Over breakfast in January at a cafe in California, Williams — who wore a leather bomber jacket that had belonged to her father — reflected on her path to filmmaking. The movie is set in 1989, the year she was born. Its Easter eggs are all cinematic references, not memes. In a world that’s “quite addicted to meta humor,” she said,
“to get to make something so purposefully earnest was so nice.” She acknowledged that the film’s brand of “earnest camp” would not be for everyone, but she hoped at least “that the weirdos who need it, find it.”
Williams grew up in San Francisco, the middle child of three; neither of her brothers are in the entertainment business. (Her mother, Marsha Garces Williams, is a philanthropist and producer.) Williams was a self-described nerdy kid, head of the high school tech committee, a dutiful student if not an academically inspired one. “I was up every night, writing,” she said, “and that was my form of rebellion.”
Visiting her dad’s sets, she knew by age 12 that she wanted to be involved in the industry. Her parents said she had to finish school first. “And even then, I don’t think they really wanted me to be a part of it,” she said. “But I think they started realizing they couldn’t prevent it.” At 17, she moved to Los Angeles, worked restaurant jobs and lived with roommates, quickly accruing small acting parts.
After the pandemic, she surfaced as a director, with music videos and shorts to her name.

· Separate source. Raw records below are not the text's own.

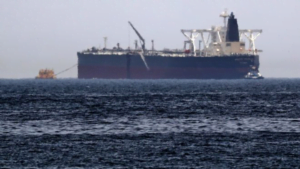 Read more about the article Iranian oil tanker on fire after explosion off Saudi coast – reports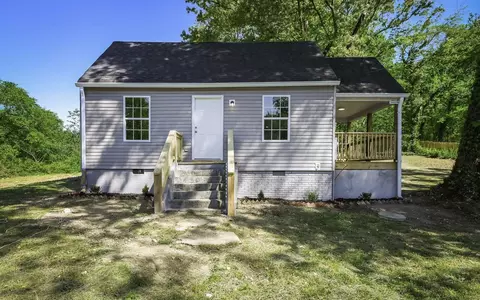 1502 Tunnel Blvd, Chattanooga, TN 37411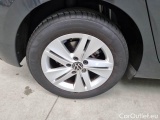 Volkswagen  Golf  VOLKSWAGEN / 2019 / 5P / BERLINA 1.0 ETSI 81KW EVO LIFE DSG #18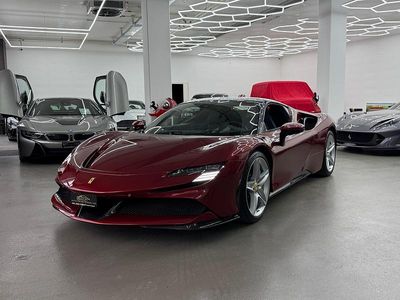 Gebraucht Ferrari SF90 1000 PS (735 kW) 2022 Rot Coupé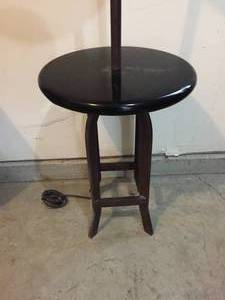 Metal Floor Lamp w Table Feature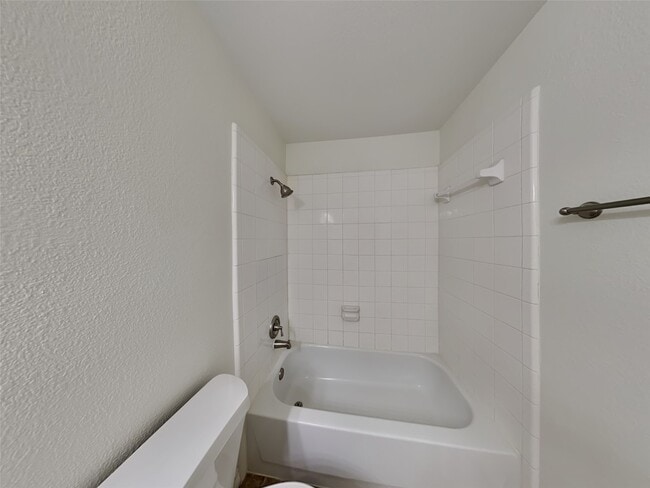 Building Photo - 26949 Carriage Manor Ln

The script for “Lisa Frankenstein” came to her via a friend she was helping through a dark period. After she was publicly eloquent on the subject of her father’s death by suicide (it later emerged that he had a form of dementia), people often reached out to her for support, she said. Her friend happened to be Cody’s boyfriend, although he sent Williams the script without mentioning who wrote it.
Cody had the germ of the idea, about a teenager and a corpse, for a while, and was spurred to complete it during the pandemic. “I just thought about how we live in a culture that wants so badly for us to move on from traumatic events,” she said. “What if this young woman had an opportunity to literally embrace grief by loving this dead man?”
For Williams, the idea that audiences might see echoes of her experience mourning her father was tricky. “I think I won’t ever be able to escape people assuming everything is about him, and I don’t know if they would have had that same position if he was alive,” she said.
But she understands. “You’re in a fantasy world where death is not permanent,” she said with a small smile. “Wouldn’t that be nice?”
In practice and onscreen, though, a lot of that fell away, as the filmmakers addressed more visceral decisions: How gory should the movie be? Originally it spewed enough for a hard R rating; they edited it down to a PG-13. (“We did some really beautiful, creative painting out of the excess blood,” Williams said.)
For Williams, making a movie in which no one worries whether grieving is palatable — a movie in which the reaction to death is aggressively, comically unpalatable — was cathartic. But, she said, “for me, at this point in my life, after this long, all work is cathartic.”
“I actually look at anything that I’m enjoying as catharsis,” she continued, “because I think a lot of life can be the space between things you’re enjoying.”
It was the “scariest thing I could have done, but glad that’s out of my way now. Now I should just approach everything else I’m not afraid of and see how that goes.”